It's something we reported on a few years ago: Gang members are using social networking sites to represent their neighborhoods, show pride in their sets and display their muscles, weapons and bravado. Today, authorities are one step closer to them online, however, and postings on Facebook and Twitter are now being searched and cataloged as evidence of a user's gang affiliation or membership.

The "cyberbanging" can be useful to police and prosecutors, who often have to confront the tricky issue of gang membership in prosecuting crimes. Sometimes evidence of being a gang-banger can make or break a case or prove a suspect's innocence. (Highland Park teenager Mario Rocha famously served 10 years for murder largely because an eyewitness' flawed account and the prosecution's argument that he belonged on trial with two other gang members, even though he was not a member).

According to the Los Angeles Daily News, authorities are turning to social networking sites more often to check out evidence or lack thereof that will give them clues about a suspect's gang affiliation.

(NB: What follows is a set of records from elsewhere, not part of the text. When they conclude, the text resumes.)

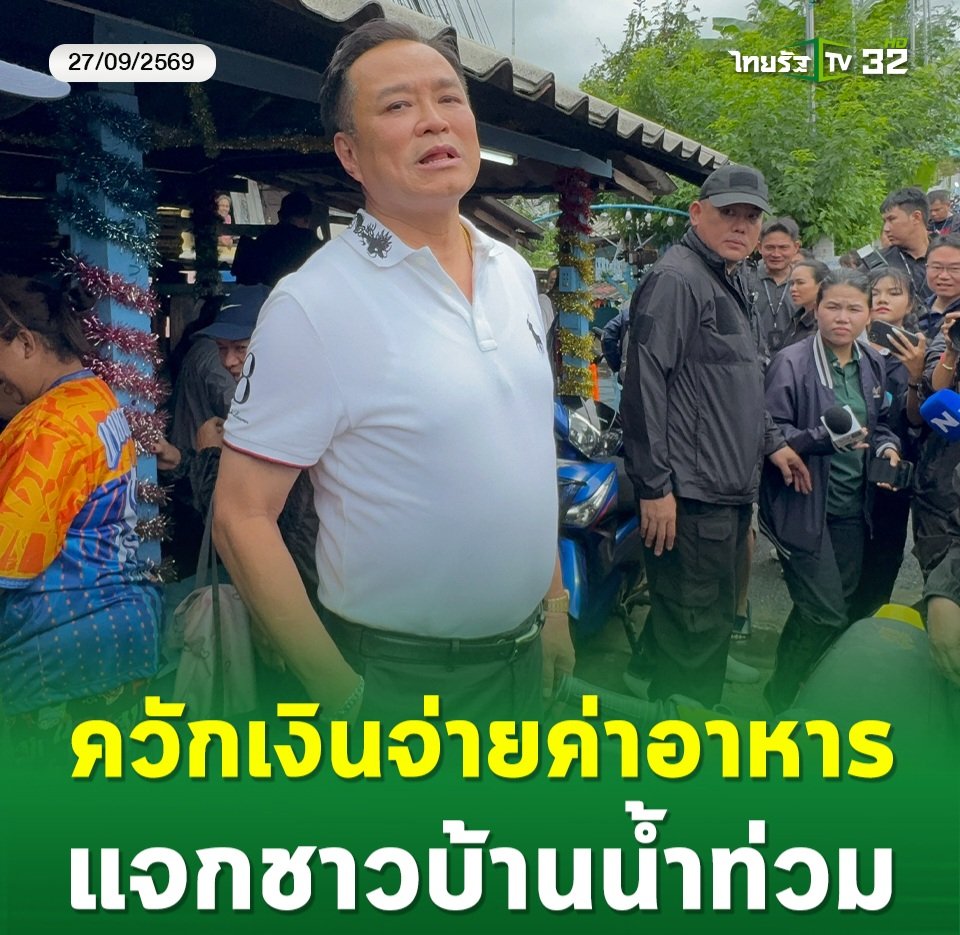 TarotYouuuu's tweet photo. สิ้นหวังแล้วประเทศกู นายกฯ กู แก้ไขปัญหาน้ำท่วมด้วยการแจกเงินค่าข้าวชาวบ้าน ไม่มีวิธีการดีๆ กว่านี้แล้วหรือไง กูเหนื่อยใจมากจริงๆ !!!!!

#อนุทิน
#น้ําท่วม #อุทกภัย https://t.co/5vY1VmVJri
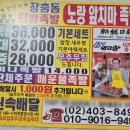 한방족발 | 마천시장 족발 찐맛집 &#39;장충동한방족발 노랑앞치마&#39; 내돈내산 후기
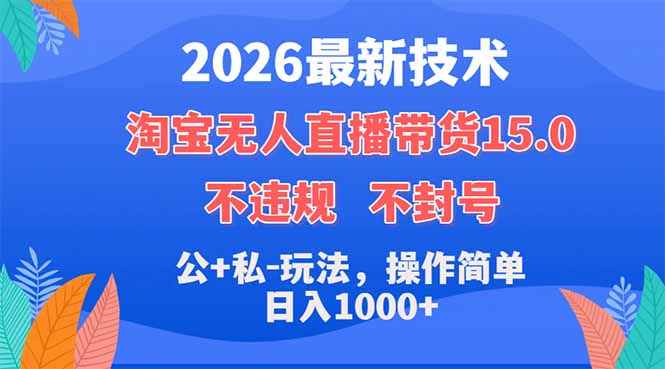 淘宝无人直播带货实操指南：公域+私域流量变现策略，简单操作拆解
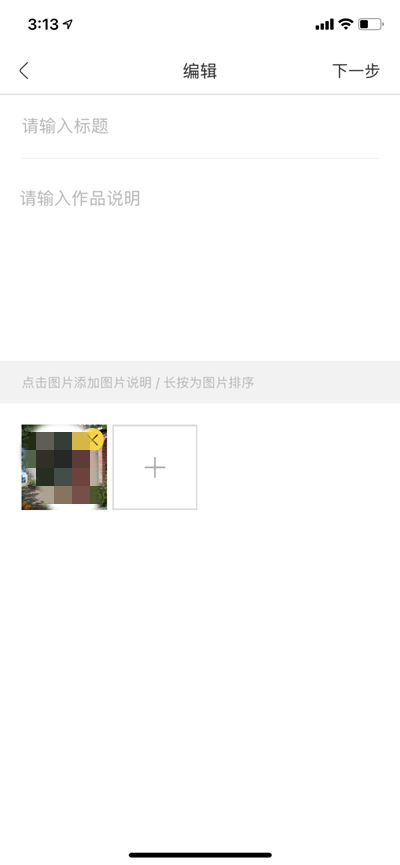 վôƷ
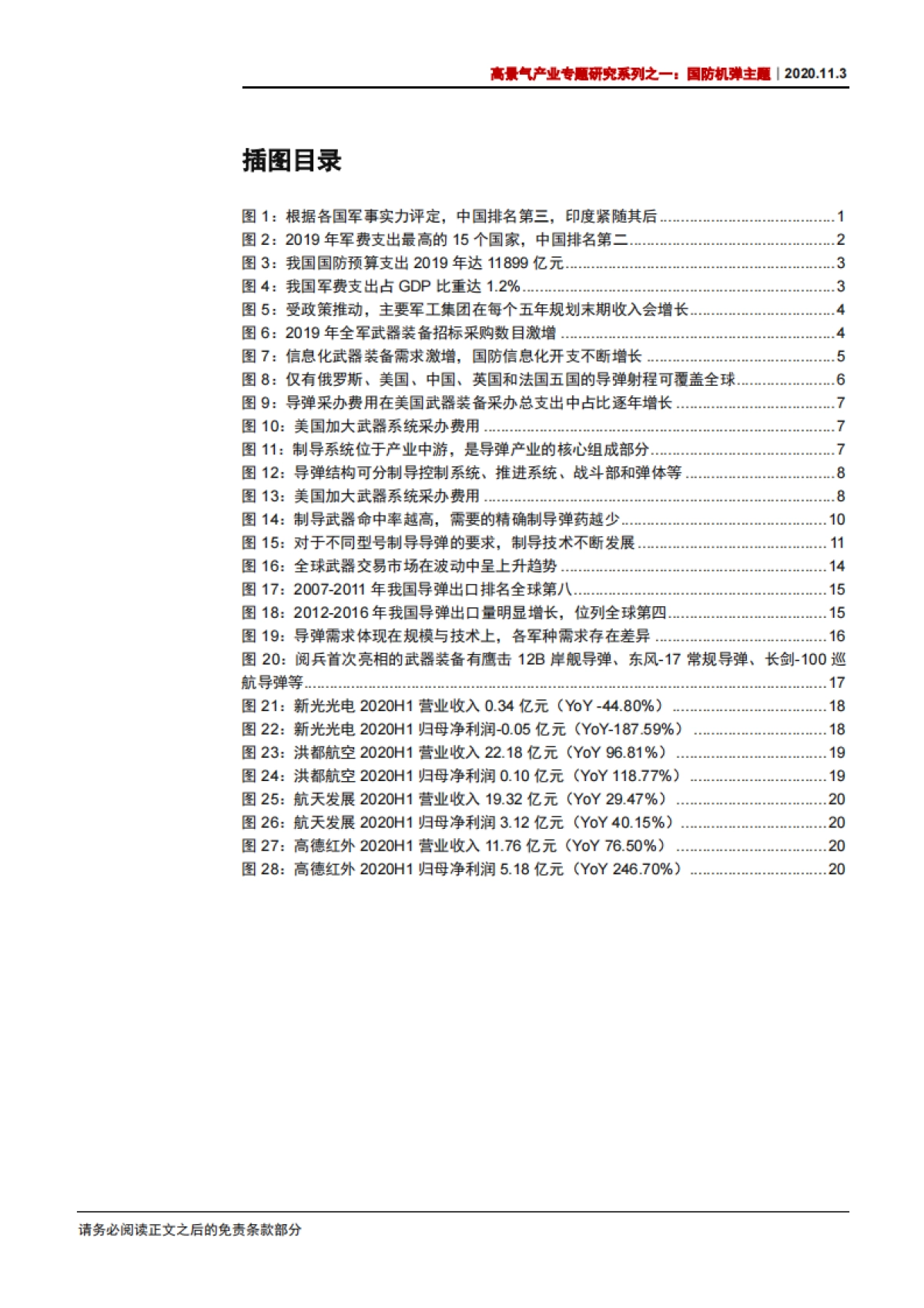 高景气产业专题研究系列之一：导弹产业步入井喷，精确制导点睛核心-中信证券-26页_第3页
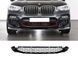 Решетки в бампер средняя M-Paket на BMW X3 G01 2018-2022 429223 фото 4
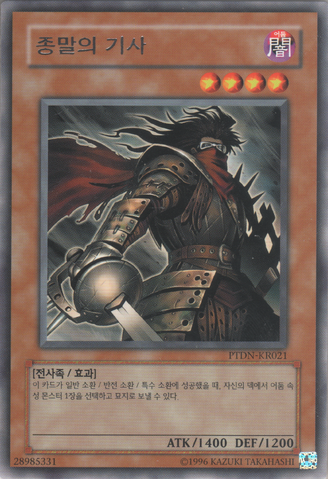 File:ArmageddonKnight-PTDN-KR-R-UE.png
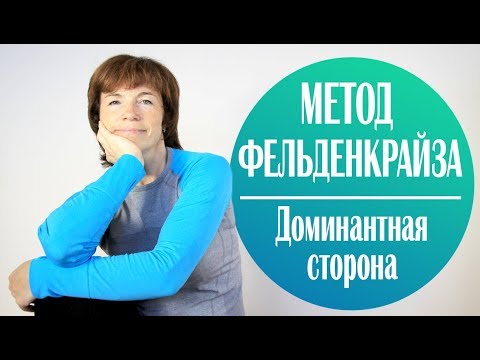 Видео: #160 М. Фельденкрайз. Урок для доминантной стороны.
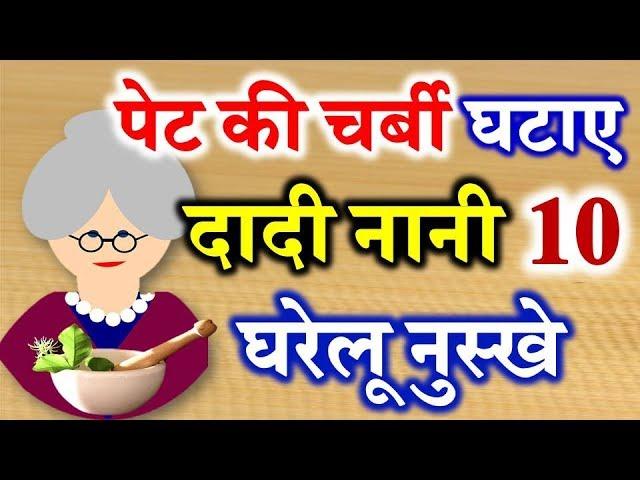 10 Home Remedies Tips Part 8 | दादी नानी घरेलू नुस्खे टिप्स | Loss Belly Fat Tips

"When the gang member has basically put his or her admission of gang membership up on the internet, it can not only help prosecutors prove a case, it can also help us disprove a false defense," Bruce Riordan, director of anti-gang operations for the Los Angeles City Attorney's office, told the paper

Using social networking sites could have dispelled some of the misinformation about the 2008 murder of high school athlete Jamiel Shaw in Arlington Heights, allegedly by an illegal immigrant and suspected 18th Street gang member. The killing sparked an uproar as Shaw's family pushed for "Jamiel's Law," an ordinance that would have required police to check the immigration status of suspects and turn them over to federal authorities for deportation.

While the suspect, Pedro Espinoza, had a long rap sheet and seemed like the kind of bad seed you'd never want to run into, Shaw's own MySpace page displayed evidence of his affiliation with the neighborhood's Bloods gang, which was at war with 18th Street. (Shaw was also reported to have been wearing a red belt when he was slain).

Authorities, meanwhile, say gangs are using the sites to circumvent gang injunctions that prevent members from congregating on their turf. Using handles and aliases online can allow gangsters to have virtual meetings.

According to the Daily News, "Two of the Valley's fiercest gangs - Barrio Van Nuys and Canoga Park Alabama - have also used social networking sites to get around court injunctions secured by the Los Angeles City Attorney's office that forbid members from meeting in public, law enforcement officials say."